Her Rare Life

Friday, May 18, 2012

when I'm 7

In our normal routine, the girls played on the swing set last evening before dinner. Because of muddy feet and knees, the girls took a bath together.

These days, I've encouraged Shelbi to bathe alone so that both girls can have some privacy separate from each other. Tonight was different simply because they both had muddy feet.

After their bath, I was getting Sadie dressed and I didn't realize it, but Shelbi was watching me. She was already quickly dressed. Sadie must have been making her normal vocalizations. Shelbi asked, "Mommy, when I'm 7, will I be like Sadie."

Taken back, I said, "Baby girl, what do you mean, will I be like Sadie?" She said, "Will I start saying, 'babababa?"

I hugged her after that and tried to reassure her that she didn't have a disability, and that she would be able to talk when she turns 7.

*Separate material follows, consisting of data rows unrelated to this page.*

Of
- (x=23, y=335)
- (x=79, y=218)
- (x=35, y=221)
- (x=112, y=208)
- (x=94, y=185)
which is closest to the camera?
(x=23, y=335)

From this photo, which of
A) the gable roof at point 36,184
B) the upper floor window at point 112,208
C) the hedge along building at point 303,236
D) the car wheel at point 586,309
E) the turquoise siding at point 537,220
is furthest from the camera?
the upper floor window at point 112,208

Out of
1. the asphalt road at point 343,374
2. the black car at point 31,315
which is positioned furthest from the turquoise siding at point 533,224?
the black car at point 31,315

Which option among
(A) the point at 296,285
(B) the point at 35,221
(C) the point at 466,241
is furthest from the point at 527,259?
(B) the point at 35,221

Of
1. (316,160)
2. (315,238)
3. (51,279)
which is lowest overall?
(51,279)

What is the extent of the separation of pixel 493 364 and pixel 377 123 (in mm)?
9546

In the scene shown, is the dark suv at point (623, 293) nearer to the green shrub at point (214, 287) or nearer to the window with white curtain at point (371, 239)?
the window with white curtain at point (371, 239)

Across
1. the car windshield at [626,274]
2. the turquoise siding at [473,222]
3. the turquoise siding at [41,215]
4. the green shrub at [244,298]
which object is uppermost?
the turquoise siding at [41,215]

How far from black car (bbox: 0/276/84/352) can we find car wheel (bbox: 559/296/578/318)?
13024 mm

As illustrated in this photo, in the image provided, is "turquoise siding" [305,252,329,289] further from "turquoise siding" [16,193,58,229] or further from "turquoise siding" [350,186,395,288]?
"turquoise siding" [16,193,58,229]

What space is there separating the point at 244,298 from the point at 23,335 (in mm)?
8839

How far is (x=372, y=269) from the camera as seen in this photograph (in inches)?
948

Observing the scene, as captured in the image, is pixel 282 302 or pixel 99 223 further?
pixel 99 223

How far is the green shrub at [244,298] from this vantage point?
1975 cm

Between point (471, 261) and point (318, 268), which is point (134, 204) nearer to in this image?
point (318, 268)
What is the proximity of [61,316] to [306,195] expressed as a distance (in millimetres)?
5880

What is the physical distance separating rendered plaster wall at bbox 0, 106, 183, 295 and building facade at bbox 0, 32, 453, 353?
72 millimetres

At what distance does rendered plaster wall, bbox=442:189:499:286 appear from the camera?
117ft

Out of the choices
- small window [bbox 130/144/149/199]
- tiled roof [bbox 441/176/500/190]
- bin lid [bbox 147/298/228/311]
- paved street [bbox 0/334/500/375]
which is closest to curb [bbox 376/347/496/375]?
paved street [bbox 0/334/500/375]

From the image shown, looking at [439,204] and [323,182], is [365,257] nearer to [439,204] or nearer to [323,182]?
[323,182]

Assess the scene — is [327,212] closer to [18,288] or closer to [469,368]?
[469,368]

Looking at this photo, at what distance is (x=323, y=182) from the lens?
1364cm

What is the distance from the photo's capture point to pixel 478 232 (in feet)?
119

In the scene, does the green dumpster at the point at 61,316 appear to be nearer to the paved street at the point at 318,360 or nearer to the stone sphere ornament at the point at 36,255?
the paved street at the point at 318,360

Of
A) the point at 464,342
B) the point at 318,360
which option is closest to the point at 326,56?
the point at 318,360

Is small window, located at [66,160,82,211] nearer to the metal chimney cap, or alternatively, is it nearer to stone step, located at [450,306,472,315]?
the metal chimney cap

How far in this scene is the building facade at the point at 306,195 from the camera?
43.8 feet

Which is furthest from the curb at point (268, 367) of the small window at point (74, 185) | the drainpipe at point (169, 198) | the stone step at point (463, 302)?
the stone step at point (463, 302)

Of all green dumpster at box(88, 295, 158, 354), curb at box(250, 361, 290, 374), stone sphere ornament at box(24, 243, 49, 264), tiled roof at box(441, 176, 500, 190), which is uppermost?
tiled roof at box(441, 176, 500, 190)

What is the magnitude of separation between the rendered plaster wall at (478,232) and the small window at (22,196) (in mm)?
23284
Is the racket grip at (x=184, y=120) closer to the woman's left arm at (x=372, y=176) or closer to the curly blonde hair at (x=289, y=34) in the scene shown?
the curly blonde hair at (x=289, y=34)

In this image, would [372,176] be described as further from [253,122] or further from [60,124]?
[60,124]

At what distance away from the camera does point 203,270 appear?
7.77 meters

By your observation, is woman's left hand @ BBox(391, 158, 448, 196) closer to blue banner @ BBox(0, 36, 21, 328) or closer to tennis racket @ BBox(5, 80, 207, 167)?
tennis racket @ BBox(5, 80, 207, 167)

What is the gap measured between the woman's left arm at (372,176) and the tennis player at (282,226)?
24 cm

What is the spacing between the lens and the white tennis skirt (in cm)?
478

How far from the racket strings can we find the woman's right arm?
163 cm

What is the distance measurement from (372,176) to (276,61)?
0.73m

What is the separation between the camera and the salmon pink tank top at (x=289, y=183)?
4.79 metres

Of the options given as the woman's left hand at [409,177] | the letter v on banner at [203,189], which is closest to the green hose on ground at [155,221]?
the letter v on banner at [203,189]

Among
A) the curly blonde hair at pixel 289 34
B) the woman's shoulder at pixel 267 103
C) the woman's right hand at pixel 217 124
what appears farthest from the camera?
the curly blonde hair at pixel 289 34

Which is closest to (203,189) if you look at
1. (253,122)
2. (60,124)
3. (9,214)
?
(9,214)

Trying to explain that to a four year old is tough, but feeling it as I'm explaining it, reminds me that Shelbi is every bit, living this life, as I am.

Saturday, May 12, 2012

Image created with Snapseed

I love this photo editing app!

Saturday, April 21, 2012

Time for a better fence?

Well, I guess we will be looking for a better, taller, Sadie-proof fence soon!!!!

Spring days

Sadie laying calmly in the grass after a softer fall than it looked.

Wednesday, April 18, 2012

communication

The older Sadie gets, the more communication gets to be a larger issue. People look to me to be her voice... her voice for all aspects of her total care. "Should I feed her, should I change her wet clothes, should I change her pull up, should I get her a snack, a drink, a toy, a game, shoes, socks, coat, sunscreen, should I stand by her side, assist her, hold her hand, give her space, hold her, sit with her, create an activity for her?" those are among the few questions I get on a daily, minute by minute, hour to hour basis when someone is caring for her who isn't capable of intuitively understanding the needs of a person, but more especially the needs of a person that can not speak traditionally with their voice. This is probably the most challenging hurdle I've had to cross with her care givers. Getting them to see her as a 7 year old and treating her as a person with choices, feelings, both physical and emotion, with needs just like any other child to balance her disability with giving her space has been tough. I hate that people see her with out the ability to actually have choices and be able to have her wants and have those respected. She is a person, a human being, a child.... presume competence people.